共通しているのは脳幹部の障害では意識障害が出ることです。中脳脚から延髄腹側まで錐体路という運動神経を司る経路があり,これが障害されると片麻痺や四肢麻痺がでます。脊髄視床路の障害では全身の感覚障害となります。主として背側損傷では運動失調も出ます。脳神経麻痺,眼球運動障害,嘔吐などさまざまで複雑な症候が出る重要な部位です。
中脳
とても重要で複雑な意識の維持機能を司ります。脳外科医にとっては,触ることのできない部位ともいえます。

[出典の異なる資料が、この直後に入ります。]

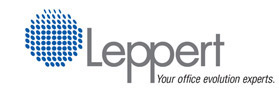 Leppert - Office Document Strategies 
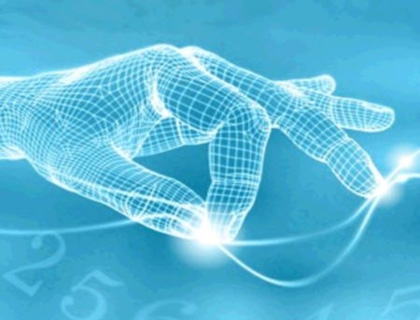 5G, Tar Sicilia autorizza l’installazione degli impianti a Cefalù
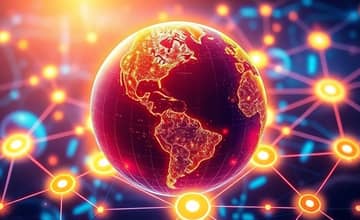 Cross-Border Payments Reinvented by Digital Currency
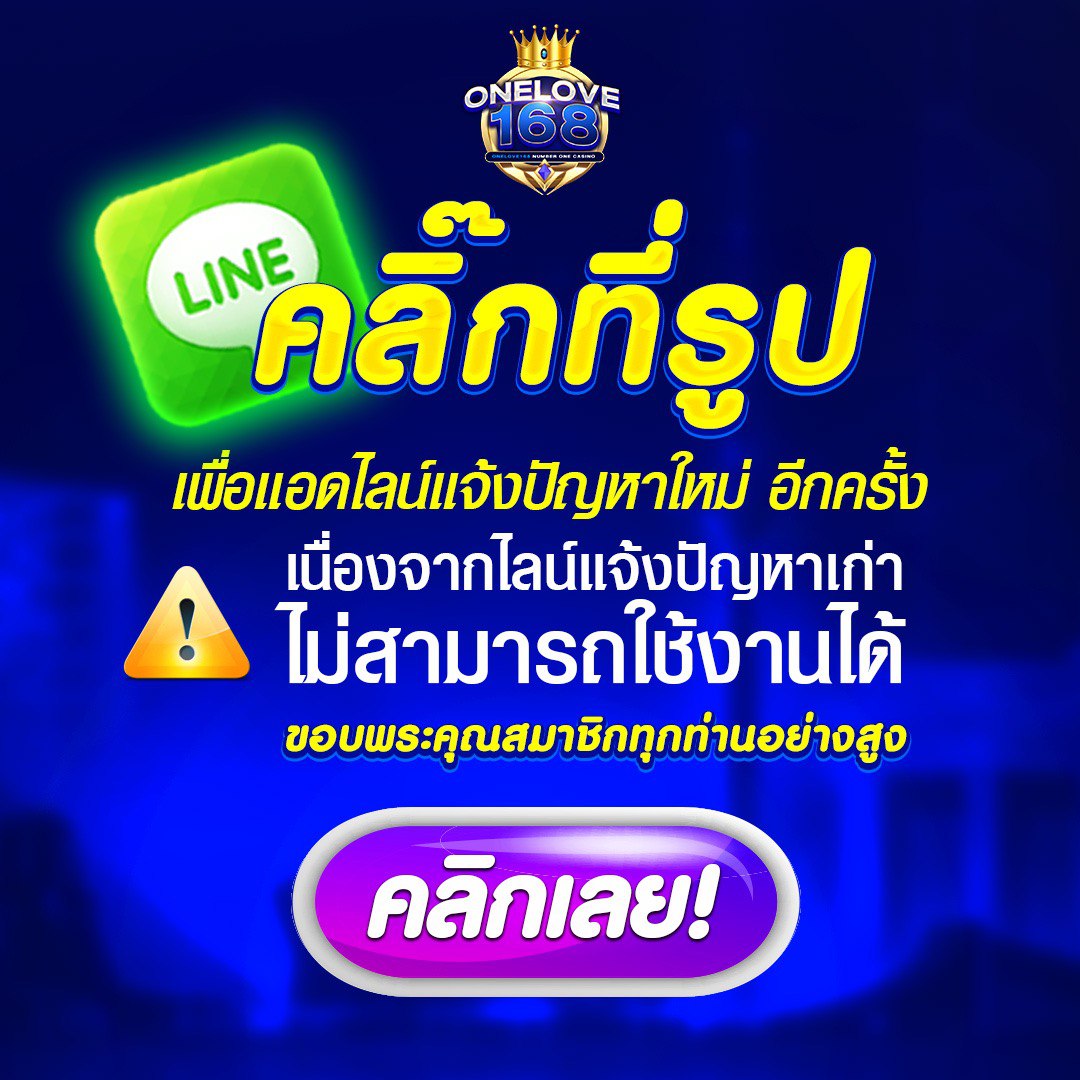hcg9 สล็อต แบรนด์คาสิโนออนไลน์ยอดนิยมในไทย สมัครง่าย จ่ายจริง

意識の中枢。第3脳神経(動眼神経),第4脳神経(滑車神経)が出ます。
中脳の背側は,中脳視蓋(上丘と下丘)といって眼球運動や聴覚の中枢になっています。
中脳の中央に中脳水道という髄液の流れる管があります。その周囲の灰白質を,PAG periaqueductal gray matterといいます。刺激,ストレスや外傷に対する,抗侵害反応,行動制御(動機付け行動),自律神経反射,痛みの受容制御などをコントロールしています。
橋
橋からは,第5脳神経(三叉神経),第6脳神経(外転神経),第7脳神経(顔面神経),第8脳神経(前庭神経と蝸牛神経)が出ます。
延髄
延髄には,呼吸中枢,血圧の中枢,嚥下(飲み込み),嘔吐の中枢があります。第9脳神経(舌咽神経),第10脳神経(迷走神経),第11脳神経(副神経),第12脳神経(舌下神経)が出ます。